The leading social marketing tool vendor applies MeaningCloud’s advanced sentiment analysis to detect the opinion of Twitter users with the highest quality and without having to develop language processing technology
SocialBro analyzes over 15 million tweets per month to extract insights that are essential for its clients’ marketing activities and campaigns. And a key ingredient of these insights is the analysis of Twitter users’ sentiment.
Due to the characteristics of its business, SocialBro had some very demanding requirements in the field of sentiment analysis: a high throughput, great accuracy and the possibility of carrying out aspect-based analyses. Instead of developing its own sentiment analysis technology, SocialBro decided to turn to a specialized supplier to avoid undertaking developments outside its core business. With this aim, they chose MeaningCloud.
MeaningCloud’s Sentiment Analysis API service stands out for its semantic approaches based on advanced natural language processing.
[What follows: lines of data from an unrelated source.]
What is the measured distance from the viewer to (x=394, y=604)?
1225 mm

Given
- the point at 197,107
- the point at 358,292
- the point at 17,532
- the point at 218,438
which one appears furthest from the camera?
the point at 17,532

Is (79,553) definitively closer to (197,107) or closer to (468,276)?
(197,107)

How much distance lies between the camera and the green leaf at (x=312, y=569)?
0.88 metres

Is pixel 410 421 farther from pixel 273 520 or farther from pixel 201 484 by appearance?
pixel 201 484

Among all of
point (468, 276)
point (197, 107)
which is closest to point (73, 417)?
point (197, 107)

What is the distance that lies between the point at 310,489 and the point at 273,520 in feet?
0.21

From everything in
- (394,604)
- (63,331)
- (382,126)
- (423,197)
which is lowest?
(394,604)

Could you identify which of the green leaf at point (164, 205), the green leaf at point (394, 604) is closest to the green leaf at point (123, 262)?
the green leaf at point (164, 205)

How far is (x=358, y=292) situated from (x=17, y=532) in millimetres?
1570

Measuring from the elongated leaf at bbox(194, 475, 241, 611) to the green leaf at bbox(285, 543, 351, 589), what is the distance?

It internally employs a syntactic-semantic tree representation of the text on which it deploys the polarity of the different terms. Then, it combines and spreads these polarities according to the morphological category of each term and the syntactic relations among them.
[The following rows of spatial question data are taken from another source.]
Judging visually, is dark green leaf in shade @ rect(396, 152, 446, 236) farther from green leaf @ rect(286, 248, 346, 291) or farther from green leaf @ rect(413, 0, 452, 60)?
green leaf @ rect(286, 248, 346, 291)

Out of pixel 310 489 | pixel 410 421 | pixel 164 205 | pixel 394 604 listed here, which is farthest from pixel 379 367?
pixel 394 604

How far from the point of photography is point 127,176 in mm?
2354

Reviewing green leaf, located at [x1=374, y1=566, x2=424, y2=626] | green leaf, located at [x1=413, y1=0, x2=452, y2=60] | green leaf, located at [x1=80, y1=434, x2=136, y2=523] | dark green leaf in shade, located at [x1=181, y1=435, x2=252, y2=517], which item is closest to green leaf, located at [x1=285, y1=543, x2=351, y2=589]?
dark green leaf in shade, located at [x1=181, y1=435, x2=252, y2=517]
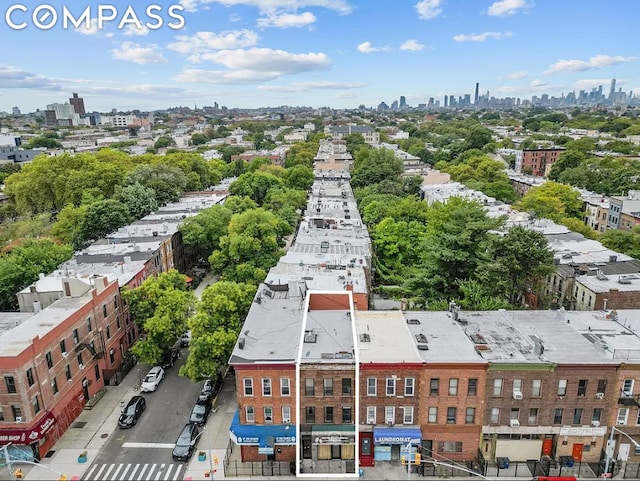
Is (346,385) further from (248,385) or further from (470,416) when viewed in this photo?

This approach not only permits to include the subtleties of language in the process, but also to carry out aspect-based sentiment analyses (ABSA), whose objective is the extraction and classification of sentiment and opinion on a specific aspect, which can be a particular entity, concept, topic label, or, in general, any analysis dimension of interest. This kind of detailed analysis cannot be successfully addressed by general-purpose machine learning-based systems.
In addition, the API is totally customizable since it allows to use custom dictionaries in the sentiment analysis to adapt its operation to each customer domain and thus get the best coverage and precision.
The benefits for SocialBro are twofold: on the one hand, it enjoys an advanced, multilingual sentiment analysis functionality (customizable and aspect-based) that provides optimal accuracy; on the other hand, it can get it in a scalable and flexible way through an offering in service mode which constitutes an agile, risk-free platform that eases the development of new services.